When I met Drew Cardoza, a junior and an electrical engineering major from Red Lodge, Montana, he was wearing a white hoodie with the popular slogan “Just Do It” printed across the front. Now, I cannot think of anyone who embodies this slogan better.
When Cardoza was 11 years old, his mother was in a serious car accident that left her in a coma for the next five years before she passed away. He struggled with depression and gained quite a bit of weight. “I was just struggling with the depression of [losing my mother], and I ended up at one point weighing 286 pounds,” Cardoza said. “At the worst point, I didn’t even want to go to college.”
After graduating from high school, Cardoza came to terms with the loss of his mother one step at a time. When he visited her grave he came to realize that “My mother wouldn’t want me to be upset. So I decided, ‘I’m losing the weight, I’m going to be a happier person,’ and that is what I shot for.” After this realization, Cardoza lost 60 pounds in the three months between graduation and coming to MSU.
When Cardoza came to MSU, he found an outlet in the MSU Cycling Club. “I tried out and I didn’t really feel like I was strong enough yet so I laid low and just kept working out and working at it and ended up losing about 100 pounds [total]. By the end of it, I weighed about 195 pounds.” Cardoza said.
The next challenge for Cardoza was cycling up Beartooth Pass, a 6,000 foot climb. “I decided that I was going to do this and that I needed to do this and as I was cycling I felt really connected with my mother,” he said. “It was like she was helping me through [the climb]. She is my biggest motivation and inspiration.”

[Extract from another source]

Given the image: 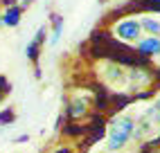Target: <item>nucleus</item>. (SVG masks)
Listing matches in <instances>:
<instances>
[{"label": "nucleus", "instance_id": "nucleus-3", "mask_svg": "<svg viewBox=\"0 0 160 153\" xmlns=\"http://www.w3.org/2000/svg\"><path fill=\"white\" fill-rule=\"evenodd\" d=\"M90 99H92V95H88V92H81V90L72 92L66 104V117L70 122H77V119L86 117L90 111Z\"/></svg>", "mask_w": 160, "mask_h": 153}, {"label": "nucleus", "instance_id": "nucleus-6", "mask_svg": "<svg viewBox=\"0 0 160 153\" xmlns=\"http://www.w3.org/2000/svg\"><path fill=\"white\" fill-rule=\"evenodd\" d=\"M135 47L144 57H158L160 54V36H140Z\"/></svg>", "mask_w": 160, "mask_h": 153}, {"label": "nucleus", "instance_id": "nucleus-4", "mask_svg": "<svg viewBox=\"0 0 160 153\" xmlns=\"http://www.w3.org/2000/svg\"><path fill=\"white\" fill-rule=\"evenodd\" d=\"M45 38H48V27H45V25H41V27L36 29L34 38L29 41V45L25 47V57L29 59V63H38V57H41V47H43Z\"/></svg>", "mask_w": 160, "mask_h": 153}, {"label": "nucleus", "instance_id": "nucleus-10", "mask_svg": "<svg viewBox=\"0 0 160 153\" xmlns=\"http://www.w3.org/2000/svg\"><path fill=\"white\" fill-rule=\"evenodd\" d=\"M14 119H16V113L12 108H5V111L0 113V124H14Z\"/></svg>", "mask_w": 160, "mask_h": 153}, {"label": "nucleus", "instance_id": "nucleus-8", "mask_svg": "<svg viewBox=\"0 0 160 153\" xmlns=\"http://www.w3.org/2000/svg\"><path fill=\"white\" fill-rule=\"evenodd\" d=\"M140 23H142V32H147L149 36H160V20L158 18L147 16V18H140Z\"/></svg>", "mask_w": 160, "mask_h": 153}, {"label": "nucleus", "instance_id": "nucleus-7", "mask_svg": "<svg viewBox=\"0 0 160 153\" xmlns=\"http://www.w3.org/2000/svg\"><path fill=\"white\" fill-rule=\"evenodd\" d=\"M20 18H23V9L16 7V5H9L2 9V14H0V23L7 25V27H16L20 23Z\"/></svg>", "mask_w": 160, "mask_h": 153}, {"label": "nucleus", "instance_id": "nucleus-12", "mask_svg": "<svg viewBox=\"0 0 160 153\" xmlns=\"http://www.w3.org/2000/svg\"><path fill=\"white\" fill-rule=\"evenodd\" d=\"M27 140H29V135H18L14 142H27Z\"/></svg>", "mask_w": 160, "mask_h": 153}, {"label": "nucleus", "instance_id": "nucleus-1", "mask_svg": "<svg viewBox=\"0 0 160 153\" xmlns=\"http://www.w3.org/2000/svg\"><path fill=\"white\" fill-rule=\"evenodd\" d=\"M135 133V119L129 113H117L111 117L108 126H106V137H104V151L108 153H120L129 146Z\"/></svg>", "mask_w": 160, "mask_h": 153}, {"label": "nucleus", "instance_id": "nucleus-2", "mask_svg": "<svg viewBox=\"0 0 160 153\" xmlns=\"http://www.w3.org/2000/svg\"><path fill=\"white\" fill-rule=\"evenodd\" d=\"M113 36L117 41H122V43H138L140 36H142V23H140V18H135V16L120 18L113 25Z\"/></svg>", "mask_w": 160, "mask_h": 153}, {"label": "nucleus", "instance_id": "nucleus-13", "mask_svg": "<svg viewBox=\"0 0 160 153\" xmlns=\"http://www.w3.org/2000/svg\"><path fill=\"white\" fill-rule=\"evenodd\" d=\"M156 108H158V111H160V97H158V101H156Z\"/></svg>", "mask_w": 160, "mask_h": 153}, {"label": "nucleus", "instance_id": "nucleus-14", "mask_svg": "<svg viewBox=\"0 0 160 153\" xmlns=\"http://www.w3.org/2000/svg\"><path fill=\"white\" fill-rule=\"evenodd\" d=\"M99 153H108V151H99Z\"/></svg>", "mask_w": 160, "mask_h": 153}, {"label": "nucleus", "instance_id": "nucleus-9", "mask_svg": "<svg viewBox=\"0 0 160 153\" xmlns=\"http://www.w3.org/2000/svg\"><path fill=\"white\" fill-rule=\"evenodd\" d=\"M9 92H12V83H9L7 76L0 74V104H2L7 97H9Z\"/></svg>", "mask_w": 160, "mask_h": 153}, {"label": "nucleus", "instance_id": "nucleus-5", "mask_svg": "<svg viewBox=\"0 0 160 153\" xmlns=\"http://www.w3.org/2000/svg\"><path fill=\"white\" fill-rule=\"evenodd\" d=\"M63 16L61 14H52L50 16V34H48V38H45V43L54 50L59 43H61V36H63Z\"/></svg>", "mask_w": 160, "mask_h": 153}, {"label": "nucleus", "instance_id": "nucleus-11", "mask_svg": "<svg viewBox=\"0 0 160 153\" xmlns=\"http://www.w3.org/2000/svg\"><path fill=\"white\" fill-rule=\"evenodd\" d=\"M54 153H72V149L70 146H59V151H54Z\"/></svg>", "mask_w": 160, "mask_h": 153}]
</instances>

Before coming to MSU and joining the cycling team, Cardoza had never participated in a sport. “What’s funny is if you asked any of my classmates who was going to end up in collegiate sports, I would be the last person they would pick,” Cardoza said.
“I don’t just want to be a badass of the week, I want to be an inspiration of the week,” he explained. “When things are hard on you, just keep working at it and you will be surprised at how much you can accomplish.”
A strong message Cardoza said he wanted to get across was that, “No matter how hard things get, they get better, and only you can make it better.”